The division is home to climate modelling and monitoring teams that are likely to lose about half their 140 staff, a move that has drawn criticism from around the world.
Larry Marshall, CEO of the CSIRO, wants the organisation to be more profitable. Photo: Daniel Munoz |
Kenneth Lee, director of the Oceans and Atmosphere division, told staff on Monday that he hoped "corporate" would pay for at least some of the redundancies.
Insiders have told Fairfax Media that the cost of the redundancies for the Oceans and Atmosphere division is about $13 million, with more than two-thirds of the sum to be carried by the division.

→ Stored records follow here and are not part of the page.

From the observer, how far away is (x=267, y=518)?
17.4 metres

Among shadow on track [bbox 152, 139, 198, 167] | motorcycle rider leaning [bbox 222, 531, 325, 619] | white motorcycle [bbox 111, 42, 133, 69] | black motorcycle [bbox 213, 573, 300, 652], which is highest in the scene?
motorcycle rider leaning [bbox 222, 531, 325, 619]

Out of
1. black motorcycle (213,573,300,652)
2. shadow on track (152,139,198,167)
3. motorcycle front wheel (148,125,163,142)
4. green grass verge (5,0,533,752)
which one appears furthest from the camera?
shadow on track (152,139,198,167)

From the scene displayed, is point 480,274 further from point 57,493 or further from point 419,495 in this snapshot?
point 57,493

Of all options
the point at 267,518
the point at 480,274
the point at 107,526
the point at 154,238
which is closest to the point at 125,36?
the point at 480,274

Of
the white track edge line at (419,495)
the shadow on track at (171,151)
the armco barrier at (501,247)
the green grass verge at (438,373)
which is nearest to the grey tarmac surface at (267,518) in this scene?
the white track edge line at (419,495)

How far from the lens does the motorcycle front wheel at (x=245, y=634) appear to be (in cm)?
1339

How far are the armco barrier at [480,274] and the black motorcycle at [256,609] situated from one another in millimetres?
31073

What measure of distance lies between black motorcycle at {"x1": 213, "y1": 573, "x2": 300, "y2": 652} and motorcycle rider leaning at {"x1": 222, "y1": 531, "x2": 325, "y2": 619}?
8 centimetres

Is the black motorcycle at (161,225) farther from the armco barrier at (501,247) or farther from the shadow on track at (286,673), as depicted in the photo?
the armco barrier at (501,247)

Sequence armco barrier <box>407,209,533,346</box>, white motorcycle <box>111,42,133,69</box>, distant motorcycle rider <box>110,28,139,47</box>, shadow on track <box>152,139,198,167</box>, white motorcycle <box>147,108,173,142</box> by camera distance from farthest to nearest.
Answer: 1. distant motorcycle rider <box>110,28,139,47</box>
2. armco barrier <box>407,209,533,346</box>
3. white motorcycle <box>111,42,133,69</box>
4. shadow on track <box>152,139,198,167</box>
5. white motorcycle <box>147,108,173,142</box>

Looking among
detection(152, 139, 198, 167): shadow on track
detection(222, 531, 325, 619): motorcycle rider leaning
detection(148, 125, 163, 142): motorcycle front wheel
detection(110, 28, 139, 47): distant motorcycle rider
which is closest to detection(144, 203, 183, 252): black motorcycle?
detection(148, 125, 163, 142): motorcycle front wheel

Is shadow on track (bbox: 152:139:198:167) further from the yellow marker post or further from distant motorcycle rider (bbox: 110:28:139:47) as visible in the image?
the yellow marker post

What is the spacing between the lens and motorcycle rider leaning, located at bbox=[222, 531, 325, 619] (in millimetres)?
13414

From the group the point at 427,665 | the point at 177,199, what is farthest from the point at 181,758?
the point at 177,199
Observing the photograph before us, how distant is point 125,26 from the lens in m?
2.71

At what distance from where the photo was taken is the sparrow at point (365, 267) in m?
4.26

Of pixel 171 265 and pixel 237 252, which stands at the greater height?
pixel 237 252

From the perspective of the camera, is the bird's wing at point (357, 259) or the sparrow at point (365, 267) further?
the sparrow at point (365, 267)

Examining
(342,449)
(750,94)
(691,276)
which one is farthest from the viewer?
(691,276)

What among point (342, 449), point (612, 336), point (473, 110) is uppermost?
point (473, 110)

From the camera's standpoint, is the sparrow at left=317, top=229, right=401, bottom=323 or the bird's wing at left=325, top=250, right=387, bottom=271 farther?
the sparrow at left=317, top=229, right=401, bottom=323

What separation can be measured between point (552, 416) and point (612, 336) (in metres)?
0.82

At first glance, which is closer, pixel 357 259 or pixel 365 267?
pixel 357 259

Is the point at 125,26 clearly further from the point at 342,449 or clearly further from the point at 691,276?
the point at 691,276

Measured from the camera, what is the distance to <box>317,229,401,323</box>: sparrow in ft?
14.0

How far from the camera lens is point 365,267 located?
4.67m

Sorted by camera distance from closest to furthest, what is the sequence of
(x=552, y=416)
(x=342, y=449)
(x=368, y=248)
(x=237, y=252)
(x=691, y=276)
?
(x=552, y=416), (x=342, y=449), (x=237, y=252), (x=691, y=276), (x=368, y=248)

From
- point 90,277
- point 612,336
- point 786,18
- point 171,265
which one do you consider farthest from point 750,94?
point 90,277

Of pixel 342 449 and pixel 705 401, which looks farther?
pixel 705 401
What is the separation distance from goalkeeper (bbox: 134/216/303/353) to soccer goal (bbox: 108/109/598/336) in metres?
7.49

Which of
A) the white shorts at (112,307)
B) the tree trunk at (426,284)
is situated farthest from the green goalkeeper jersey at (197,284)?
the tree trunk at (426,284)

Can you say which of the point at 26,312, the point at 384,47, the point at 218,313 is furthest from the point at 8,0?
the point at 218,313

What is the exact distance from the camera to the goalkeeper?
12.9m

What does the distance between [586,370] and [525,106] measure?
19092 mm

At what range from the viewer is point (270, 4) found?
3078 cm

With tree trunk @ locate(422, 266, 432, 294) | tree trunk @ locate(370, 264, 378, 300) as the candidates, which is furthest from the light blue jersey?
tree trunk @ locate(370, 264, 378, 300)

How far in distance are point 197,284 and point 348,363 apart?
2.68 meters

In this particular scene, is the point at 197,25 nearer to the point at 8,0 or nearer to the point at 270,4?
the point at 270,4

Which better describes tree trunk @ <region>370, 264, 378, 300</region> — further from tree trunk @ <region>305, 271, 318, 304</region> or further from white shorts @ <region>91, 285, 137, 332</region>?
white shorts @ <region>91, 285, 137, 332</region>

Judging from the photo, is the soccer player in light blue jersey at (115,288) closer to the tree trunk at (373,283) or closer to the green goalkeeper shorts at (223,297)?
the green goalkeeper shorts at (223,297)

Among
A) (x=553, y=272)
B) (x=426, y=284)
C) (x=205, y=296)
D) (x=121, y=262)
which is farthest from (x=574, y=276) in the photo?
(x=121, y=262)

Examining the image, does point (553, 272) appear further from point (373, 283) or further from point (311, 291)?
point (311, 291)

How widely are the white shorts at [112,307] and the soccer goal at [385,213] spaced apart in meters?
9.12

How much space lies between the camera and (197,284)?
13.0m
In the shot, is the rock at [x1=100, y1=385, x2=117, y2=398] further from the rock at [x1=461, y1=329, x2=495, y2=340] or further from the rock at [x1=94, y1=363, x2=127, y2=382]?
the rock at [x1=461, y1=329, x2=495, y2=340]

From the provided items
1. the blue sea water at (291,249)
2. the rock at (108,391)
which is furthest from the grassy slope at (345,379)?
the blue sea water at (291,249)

"It's very disturbing," Michael Borgas, president of CSIRO's Staff Association, said. "It means for those who are carrying on [after the cuts] that you're got a big debt to start with, and that's pretty dispiriting."
More to come?
Labor and the Greens said the strategy employed by CSIRO points to further job cuts when the depleted units failed to deliver rising returns.
"What is becoming clear is that the CSIRO management is trying to use business principles to disrupt the science-based priorities of the CSIRO," Shadow Industry Minister Kim Carr said.
"CSIRO divisions will be hit even harder if they are forced to fund the redundancies of scientists and researchers out of their own budgets," Senator Carr said. "This will just be a double whack for CSIRO research."
Greens Senator Larissa Waters said the drive to make shrinking staff lift earnings would shift the onus of research on to shorter term projects that may be less critical for the nation.
"The blinkered focus on profit making is dangerous and unscientific," the deputy Greens leader said.
"Asking our world-class climate scientists to do even more work for corporations, like the oil and gas industry, raises serious questions about the CSIRO's institutional integrity," Senator Waters said, referring to plans by the organisation to help firms to improve their "social licence".
'Detailed' planning
The CSIRO declined to comment on how the redundancies would be funded nor how divisions could expand the earnings they make from customers with fewer staff.
"We are now conducting our detailed budget planning covering all revenue and expenditure and taking into account the recent decisions, as we routinely do at this time of the budget cycle," a spokesman said.
A spokesman for Science Minister Christopher Pyne said the CSIRO was an independent statutory agency. The plan to recover the 350 job losses – including also from the Land and Water, Data61 and manufacturing divisions - by an equal number of new hires in other more promising sectors, he said.
A senior researcher in the Land and Water division, which also faces the loss of 100 full-time positions, said the lack of funds to pay for redundancies "is a massive blow to the viability of Oceans and Atmosphere and Land & Water".
"Land and Water came up $4 million short on external earnings targets last year," the scientist said. "If Corporate imposes this bill as well as external earnings targets, then there will be another round of massive staff cuts next financial year."